Distribuzione locale gas: se il decreto liberalizzazioni protegge gli incumbent pubblici
Con la conversione in legge del decreto “cresci Italia“, anche la distribuzione locale del gas può trovare un assetto compatibile con le regole della concorrenza o, viceversa, potrebbe riprecipitare in un contesto di fatto monopolistico. Lo sapremo tra pochi giorni, quando il Senato avrà deciso se votare a favore o contro gli emendamenti presentati dal senatore Nicola Latorre e altri e dal senatore Enrico Musso e altri, che consentirebbero di bandire gare anche per “sub ambiti”.
La distribuzione locale del gas è un “monopolio tecnico”, nel senso che non sarebbe fisicamente possibile, o economicamente sensato, “duplicare” tubi e stazioni di compressione per creare concorrenza tra infrastrutture diverse. Di conseguenza, per impedire che il gestore possa approfittare di questa condizione per estrarre una rendita monopolistica, si assegna al regolatore (l’Autorità per l’energia) il compito di determinare le tariffe e fissare gli standard minimi per la qualità del servizio, oltre a produrre tutte le norme tecniche di cui c’è bisogno. Nello svolgere questo compito, il regolatore si trova però in una situazione di asimmetria informativa: egli non può veramente sapere quali siano i costi di gestione e investimento, specie in un business così legato a variabili locali (come la morfologia del territorio). L’asimmetria informativa può essere superata “costringendo” il gestore a “rivelare” i suoi costi. Questo processo, chiamato di concorrenza per il mercato o “alla Demsetz“, presuppone che il gestore sia individuato attraverso una procedura di asta: il miglior offerente sarà quello in grado di garantire il servizio al prezzo più basso. La normativa italiana si ispira, correttamente, a questo principio: il gestore deve essere selezionato con procedure a evidenza pubblica e sulla base di bandi che sempre più convergono verso modelli standard tali da limitare l’organizzazione di meri “concorsi di bellezza”.
Ma c’è un ma. Storicamente, la distribuzione locale del gas soffre in Italia di una incredibile frammentazione, legata al fatto che ogni comune voleva controllare direttamente la propria rete. Questo era ed è ovvia fonte di enormi inefficienze. La via scelta per uscirne, sulla base di una proposta dell’Autorità per l’energia e poi attraverso il decreto ministeriale 19 gennaio 2011, è quella di imporre le aggregazioni sulla base della scelta di “ambiti” di dimensioni relativamente grandi. Poiché la frammentazione è inefficiente – questo il ragionamento – e poiché i merger non avvengono per resistenze politiche o localistiche, allora bisogna passare attraverso il letto di Procuste per arrivare a gestori che abbiano una “dimensione ottimale”.
# # #
* Usando le informazioni *
1. Traduci in inglese questa frase del brano sulla distribuzione locale del gas: “Questo era ed è ovvia fonte di enormi inefficienze.”
2. Prosegui il brano sulla distribuzione locale del gas con alcune frasi che vengano dopo l'ultima riportata.
I record che seguono non servono.

* Dati forniti *
# # #
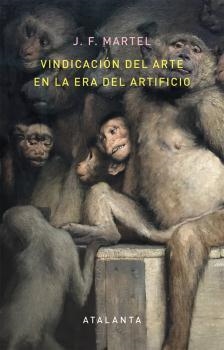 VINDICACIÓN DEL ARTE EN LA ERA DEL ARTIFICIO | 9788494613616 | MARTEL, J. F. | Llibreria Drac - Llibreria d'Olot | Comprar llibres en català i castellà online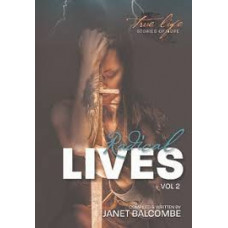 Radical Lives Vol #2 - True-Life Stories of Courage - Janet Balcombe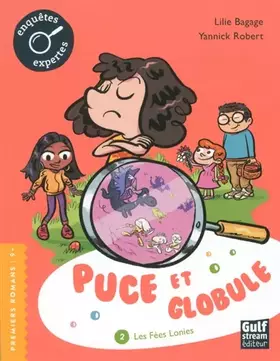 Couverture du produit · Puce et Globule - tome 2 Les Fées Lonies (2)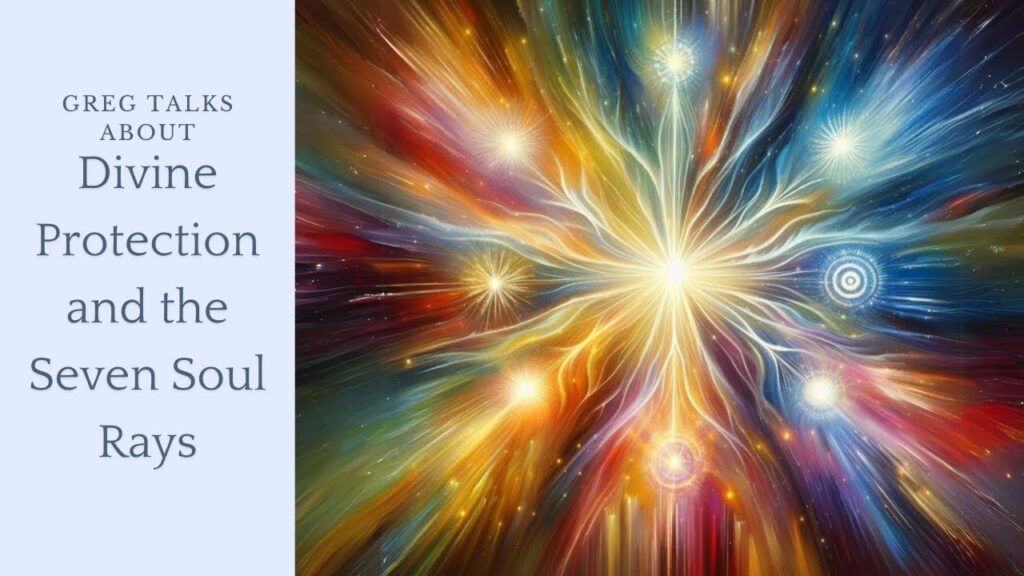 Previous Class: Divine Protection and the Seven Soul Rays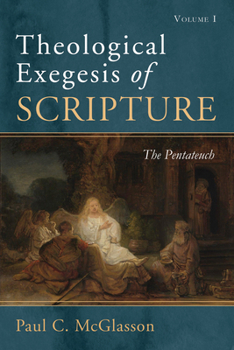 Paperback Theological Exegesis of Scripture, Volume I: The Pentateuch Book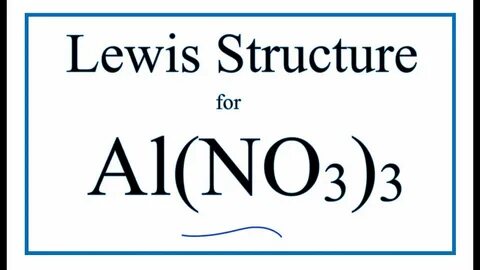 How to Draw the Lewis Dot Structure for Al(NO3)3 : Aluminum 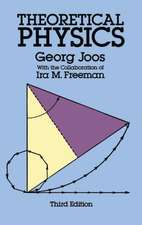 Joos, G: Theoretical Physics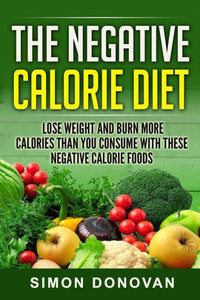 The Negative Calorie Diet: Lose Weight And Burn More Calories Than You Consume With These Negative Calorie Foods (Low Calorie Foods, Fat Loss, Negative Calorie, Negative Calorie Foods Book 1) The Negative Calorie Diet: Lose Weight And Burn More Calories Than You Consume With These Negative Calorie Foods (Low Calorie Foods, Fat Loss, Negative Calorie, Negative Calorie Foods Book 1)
# # #
* Sezione risposte *
1. This was, and still is, an obvious source of enormous inefficiencies.

2.
Il ragionamento in teoria sembra filare, ma in pratica no, e non fila perché in realtà è teoricamente infondato. Sono infondate, in particolare, sia la sua premessa esplicita, sia quella esplicita. La premessa esplicita è che vi siano forti economie di scala. In realtà, l’evidenza sul punto è molto debole, nel senso che esistono chiare economie di densità (cioè i costi sono molti sensibili al numero di punti di riconsegna per metro lineare di tubo) mentre la scala (cioè il numero complessivo di punti di riconsegna gestiti) incide relativamente poco. La premessa implicita, ancora più discutibile, è che sia possibile trovare una “dimensione ottimale” buona per tutti. Questo non è proprio vero, e le ragioni sono intuitive: gestire “n mila” clienti in un contesto metropolitano è ben diverso dal gestire lo stesso numero di consumatori in un contesto rurale. C’è poi un’altra questione ancora: che senso ha affidarsi al mercato, se poi tutto viene deciso per via normativa? Perché se le tariffe sono regolate, la qualità è regolata, e la dimensione d’impresa è nei fatti regolata, cos’altro resta da decidere? Perché non risparmiarsi la noia delle gare e andare direttamente ad affidamenti inhouse?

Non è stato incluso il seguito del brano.